# 6610 fuel guage



## LQQKING4U (Aug 30, 2006)

Just bought a newer 6610, 1991 cab everything seems to work right except the fuel gauge, it always reads past full with key on or off doesn't move. this one has the fuel tank mounted low by the step also plastic. I haven't found the sending unit yet probley have to drop the tank. If it is a ground issue would it read full all the time? Thanks for any help


----------



## sixbales (May 18, 2011)

If your fuel gauge "always reads past full with key on or off doesn't move", I would suspect the gauge. Fuel gauges normally return to zero (empty) when the power is off. 

See instrument cluster parts diagram. Fuel gauge is item #10 (E5NN9207BA). Looks like you can get the fuel gauge separately. 

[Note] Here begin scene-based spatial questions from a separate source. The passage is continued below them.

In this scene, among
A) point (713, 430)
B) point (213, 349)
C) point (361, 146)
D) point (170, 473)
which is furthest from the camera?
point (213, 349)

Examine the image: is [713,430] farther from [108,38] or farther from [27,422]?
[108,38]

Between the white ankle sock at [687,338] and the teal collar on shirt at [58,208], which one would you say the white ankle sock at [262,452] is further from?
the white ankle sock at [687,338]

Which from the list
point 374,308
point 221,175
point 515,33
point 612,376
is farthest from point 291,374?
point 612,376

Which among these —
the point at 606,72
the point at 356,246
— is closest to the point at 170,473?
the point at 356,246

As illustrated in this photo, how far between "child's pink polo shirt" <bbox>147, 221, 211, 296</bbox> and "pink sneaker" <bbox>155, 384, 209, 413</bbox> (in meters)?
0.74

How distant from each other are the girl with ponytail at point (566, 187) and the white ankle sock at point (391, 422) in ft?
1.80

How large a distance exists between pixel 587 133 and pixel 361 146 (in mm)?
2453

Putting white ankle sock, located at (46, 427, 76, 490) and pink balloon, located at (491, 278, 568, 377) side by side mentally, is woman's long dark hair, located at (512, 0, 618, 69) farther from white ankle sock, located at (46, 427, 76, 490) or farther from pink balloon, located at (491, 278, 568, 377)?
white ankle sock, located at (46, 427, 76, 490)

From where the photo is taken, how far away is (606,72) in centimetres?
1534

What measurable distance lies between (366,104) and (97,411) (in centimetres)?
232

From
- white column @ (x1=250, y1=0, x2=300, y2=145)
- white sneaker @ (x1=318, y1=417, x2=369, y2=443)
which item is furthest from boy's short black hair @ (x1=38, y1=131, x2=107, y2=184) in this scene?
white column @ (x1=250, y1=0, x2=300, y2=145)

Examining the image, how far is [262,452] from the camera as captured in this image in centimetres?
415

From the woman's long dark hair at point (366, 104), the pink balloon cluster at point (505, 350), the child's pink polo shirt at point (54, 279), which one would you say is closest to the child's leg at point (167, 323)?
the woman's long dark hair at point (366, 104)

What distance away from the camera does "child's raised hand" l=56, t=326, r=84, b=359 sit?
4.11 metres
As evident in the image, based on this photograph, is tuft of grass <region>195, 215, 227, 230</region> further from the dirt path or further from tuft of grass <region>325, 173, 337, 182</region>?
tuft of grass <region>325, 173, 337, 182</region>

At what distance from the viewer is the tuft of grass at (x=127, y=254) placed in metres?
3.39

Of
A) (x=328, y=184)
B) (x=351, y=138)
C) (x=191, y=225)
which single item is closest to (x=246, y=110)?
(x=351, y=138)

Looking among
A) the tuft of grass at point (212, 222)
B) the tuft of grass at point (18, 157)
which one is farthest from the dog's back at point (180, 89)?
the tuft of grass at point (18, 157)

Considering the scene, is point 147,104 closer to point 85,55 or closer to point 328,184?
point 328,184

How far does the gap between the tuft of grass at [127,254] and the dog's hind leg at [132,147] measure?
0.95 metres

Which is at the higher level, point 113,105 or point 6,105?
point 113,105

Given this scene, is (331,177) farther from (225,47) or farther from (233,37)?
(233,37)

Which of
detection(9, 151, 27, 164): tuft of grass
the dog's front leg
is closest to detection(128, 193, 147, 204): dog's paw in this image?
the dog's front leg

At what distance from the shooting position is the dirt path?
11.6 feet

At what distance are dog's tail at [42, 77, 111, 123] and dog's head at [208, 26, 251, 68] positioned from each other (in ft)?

You have an auxiliary tank plus a regular tank with a float in each tank (items #29 & #30). Floats normally install from the top of the tank.

HTH.


----------



## LQQKING4U (Aug 30, 2006)

thanks for the reply, my instrument cluster is different from the picture. Mine is a 1991 the fuel and temp. gauge are not in with the rpm, the tank in the second picture looks right.


----------



## sixbales (May 18, 2011)

Sorry, I posted the first diagram on the list. There are a number of other instrument panel arrangements. Are any of these like yours??


----------



## LQQKING4U (Aug 30, 2006)

i think the last one is mine looks like part # D8NN9207AA any way to check gauge before i buy a new one. Thanks for the reply


----------



## sixbales (May 18, 2011)

If you have a voltohmmeter, check that you have ~12v to the gauge when the keyswitch is in the "on" position. This voltage comes to the gauge through a voltage stabilizer. Be careful not to ground/ short circuit it. 

If you disconnect the wire that runs from the gauge to the fuel tank sending units, your gauge should go all the way to either "full" or "empty". Ground this gauge terminal and it should go all the way the opposite direction. 

If your gauge performs as described above, one or possibly both of your sending units is bad. If it does not, your gauge is bad. I don't know how they wired the two sending units together (Probably connected together in series).

Check the sending units in your tanks with an ohmmeter. The resistivity should change when you raise the float from bottom to top.


----------



## LQQKING4U (Aug 30, 2006)

Thanks for the help, i'll check it monday. This tractor only has one tank, plastic mounted by the step, couldn't afford to fill up two tanks. LOL


----------



## LQQKING4U (Aug 30, 2006)

Removed gauge today i can take 12v + - and make the needle go empty to full and back. the socket it was pluged into has 12v on the left, .017 ohms on the right i'll try the sending unit next


----------



## RC Wells (Dec 26, 2008)

A very common problem in the JD's with the plastic tanks is that the ground wire pops off the tank on the fuel sender ring.

If you can reach the sender ring, not the sender terminal, and ground it to the frame and the gauge starts working you will have identified the problem. Then look for the wire that connects to the ring and make sure it is good and connected.


----------